We decided to try to see another place while there was daylight, so drove to Sciacca. As we arrived it started raining, so we had a snooze but the rain got harder and harder until after an hour we gave up and drove to our next B&B, in Agrigento.

The Rough Guide describes the town as follows: “It would be a mistake not to scout around the modern town of Agrigento. Modern only by comparison with the temples, it’s thoroughly medieval at its heart. After the mean streets of some Sicilian towns, the long main drag, Via Antea is something of a revelation.”

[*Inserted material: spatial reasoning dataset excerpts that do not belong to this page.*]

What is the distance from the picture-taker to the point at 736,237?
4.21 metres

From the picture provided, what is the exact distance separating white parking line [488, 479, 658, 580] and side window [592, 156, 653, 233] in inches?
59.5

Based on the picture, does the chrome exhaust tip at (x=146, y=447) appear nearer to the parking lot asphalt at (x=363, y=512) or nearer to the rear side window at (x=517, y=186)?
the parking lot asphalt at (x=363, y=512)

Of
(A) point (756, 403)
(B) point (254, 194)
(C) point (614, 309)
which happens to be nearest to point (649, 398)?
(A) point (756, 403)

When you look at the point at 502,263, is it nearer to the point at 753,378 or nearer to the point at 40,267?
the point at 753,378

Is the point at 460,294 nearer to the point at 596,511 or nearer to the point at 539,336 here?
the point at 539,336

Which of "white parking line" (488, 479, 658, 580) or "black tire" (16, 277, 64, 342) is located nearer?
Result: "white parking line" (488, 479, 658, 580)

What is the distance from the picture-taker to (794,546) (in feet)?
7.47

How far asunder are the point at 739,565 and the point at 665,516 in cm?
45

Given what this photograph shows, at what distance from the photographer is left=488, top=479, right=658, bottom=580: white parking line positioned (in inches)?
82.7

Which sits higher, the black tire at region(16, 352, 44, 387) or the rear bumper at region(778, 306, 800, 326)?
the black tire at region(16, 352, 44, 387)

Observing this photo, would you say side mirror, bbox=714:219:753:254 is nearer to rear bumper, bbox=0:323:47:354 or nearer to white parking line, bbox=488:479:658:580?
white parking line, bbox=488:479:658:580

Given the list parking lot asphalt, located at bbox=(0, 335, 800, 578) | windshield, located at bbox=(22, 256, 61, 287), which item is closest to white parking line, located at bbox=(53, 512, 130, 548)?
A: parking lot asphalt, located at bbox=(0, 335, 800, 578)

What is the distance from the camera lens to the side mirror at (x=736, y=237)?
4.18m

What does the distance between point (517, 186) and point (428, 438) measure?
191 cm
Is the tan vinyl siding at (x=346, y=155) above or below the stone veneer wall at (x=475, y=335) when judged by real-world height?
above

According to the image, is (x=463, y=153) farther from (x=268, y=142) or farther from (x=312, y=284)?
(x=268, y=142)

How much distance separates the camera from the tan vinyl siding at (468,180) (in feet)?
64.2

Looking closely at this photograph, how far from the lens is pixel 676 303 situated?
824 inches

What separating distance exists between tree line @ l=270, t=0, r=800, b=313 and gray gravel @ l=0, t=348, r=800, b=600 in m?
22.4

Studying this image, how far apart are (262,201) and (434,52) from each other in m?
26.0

The B&B we were staying at was described as in the old, run down part of the city. We got to the address and it was run down, but not old. Horrible, crumbling apartment blocks surrounded us. We were an hour early, and no one was answering the door, so we tried to find a bar. We walked around for ages, getting more and more disillusioned with area, but not finding any bars. We looked at the Rough Guide again and spotted the section we had previously missed. “No one comes to Agrigento for the town, though its worn medieval streets and buildings soak up thousands of tourists every year.” Oh, dear. At 7pm, the time we said we would be arriving, we called the B&B owner and he appeared 10 minutes later apologising that the online booking company had given us the wrong address. He took us up an amazingly steep road into the heart of the old town. The last bit was inaccessible by car and we had to walk. The place we were staying was indeed medieval. Exposed stone windows and the highest ceilings I have seen in a normal house. What a relief! Via Antea was indeed a revelation. After the run down, near empty residential area, the main drag was packed with people promenading. Everyone was dressed to the nines in their Sunday best and Geoff and I felt decidedly shabby. We found a really nice eatery where we managed to get a 5 course menu with local dishes. Once we had finished our meal and were ready for some more promenading, the streets were completely deserted.

See photos of today.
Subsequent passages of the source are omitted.